● **What is being asked**
From the listing below, copy each line that holds "over".

● **Extracted information**
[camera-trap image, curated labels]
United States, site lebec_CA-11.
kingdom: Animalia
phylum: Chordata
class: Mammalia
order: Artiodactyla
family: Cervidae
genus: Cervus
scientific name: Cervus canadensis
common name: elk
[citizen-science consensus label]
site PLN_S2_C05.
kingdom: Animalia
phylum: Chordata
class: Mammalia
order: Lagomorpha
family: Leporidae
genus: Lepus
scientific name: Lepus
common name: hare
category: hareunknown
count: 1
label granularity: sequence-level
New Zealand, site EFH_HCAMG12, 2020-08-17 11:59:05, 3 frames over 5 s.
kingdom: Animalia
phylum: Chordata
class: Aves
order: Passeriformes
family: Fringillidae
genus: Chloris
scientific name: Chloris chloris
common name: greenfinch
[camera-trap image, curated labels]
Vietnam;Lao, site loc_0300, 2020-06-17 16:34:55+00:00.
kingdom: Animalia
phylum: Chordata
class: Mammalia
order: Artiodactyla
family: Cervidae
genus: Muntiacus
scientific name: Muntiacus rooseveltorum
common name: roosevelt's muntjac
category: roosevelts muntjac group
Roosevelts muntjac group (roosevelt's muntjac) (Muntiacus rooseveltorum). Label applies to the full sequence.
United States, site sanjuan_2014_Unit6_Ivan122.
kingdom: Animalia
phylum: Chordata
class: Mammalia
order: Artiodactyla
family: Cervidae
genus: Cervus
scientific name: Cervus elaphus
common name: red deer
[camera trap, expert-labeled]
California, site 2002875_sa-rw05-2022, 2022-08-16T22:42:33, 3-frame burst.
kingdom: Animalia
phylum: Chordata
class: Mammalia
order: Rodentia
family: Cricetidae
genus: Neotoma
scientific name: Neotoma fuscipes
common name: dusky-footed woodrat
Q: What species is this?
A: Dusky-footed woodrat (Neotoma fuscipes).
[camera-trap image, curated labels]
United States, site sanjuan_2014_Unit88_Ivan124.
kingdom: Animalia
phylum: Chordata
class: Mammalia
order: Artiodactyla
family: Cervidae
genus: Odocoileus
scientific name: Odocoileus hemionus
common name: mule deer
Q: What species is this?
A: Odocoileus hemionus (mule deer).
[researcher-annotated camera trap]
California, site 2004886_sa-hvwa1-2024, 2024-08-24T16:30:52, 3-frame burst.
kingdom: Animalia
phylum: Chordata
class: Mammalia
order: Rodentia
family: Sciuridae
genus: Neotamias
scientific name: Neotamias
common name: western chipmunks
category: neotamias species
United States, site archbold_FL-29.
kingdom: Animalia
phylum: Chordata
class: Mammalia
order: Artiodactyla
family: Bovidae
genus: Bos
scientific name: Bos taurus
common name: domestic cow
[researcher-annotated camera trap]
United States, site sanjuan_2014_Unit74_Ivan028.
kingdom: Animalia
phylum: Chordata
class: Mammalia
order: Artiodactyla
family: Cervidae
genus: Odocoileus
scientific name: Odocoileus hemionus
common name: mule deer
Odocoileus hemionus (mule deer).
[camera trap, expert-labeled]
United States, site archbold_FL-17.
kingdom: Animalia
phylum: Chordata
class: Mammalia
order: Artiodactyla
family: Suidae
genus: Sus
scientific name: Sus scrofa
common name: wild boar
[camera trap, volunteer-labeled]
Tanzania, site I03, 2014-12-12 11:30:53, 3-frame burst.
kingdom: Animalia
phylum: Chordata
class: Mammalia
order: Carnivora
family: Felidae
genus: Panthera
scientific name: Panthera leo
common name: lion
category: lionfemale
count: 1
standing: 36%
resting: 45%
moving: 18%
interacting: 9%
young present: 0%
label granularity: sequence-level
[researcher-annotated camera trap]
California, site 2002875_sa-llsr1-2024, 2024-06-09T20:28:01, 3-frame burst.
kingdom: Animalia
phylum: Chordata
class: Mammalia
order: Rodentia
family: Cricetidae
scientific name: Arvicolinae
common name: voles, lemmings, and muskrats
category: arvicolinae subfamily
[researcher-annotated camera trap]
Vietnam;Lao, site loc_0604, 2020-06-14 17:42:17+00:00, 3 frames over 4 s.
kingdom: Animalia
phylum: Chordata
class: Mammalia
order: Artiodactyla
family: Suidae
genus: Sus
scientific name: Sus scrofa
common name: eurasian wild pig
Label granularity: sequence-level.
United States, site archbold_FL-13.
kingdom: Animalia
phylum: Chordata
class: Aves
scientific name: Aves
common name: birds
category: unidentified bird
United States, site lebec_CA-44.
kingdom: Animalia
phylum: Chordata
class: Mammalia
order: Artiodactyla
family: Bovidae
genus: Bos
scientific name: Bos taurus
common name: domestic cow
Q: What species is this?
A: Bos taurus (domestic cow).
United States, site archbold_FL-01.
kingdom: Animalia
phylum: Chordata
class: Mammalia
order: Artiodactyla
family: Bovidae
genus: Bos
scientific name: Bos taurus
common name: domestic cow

● **Exercise result**
New Zealand, site EFH_HCAMG12, 2020-08-17 11:59:05, 3 frames over 5 s.
Vietnam;Lao, site loc_0604, 2020-06-14 17:42:17+00:00, 3 frames over 4 s.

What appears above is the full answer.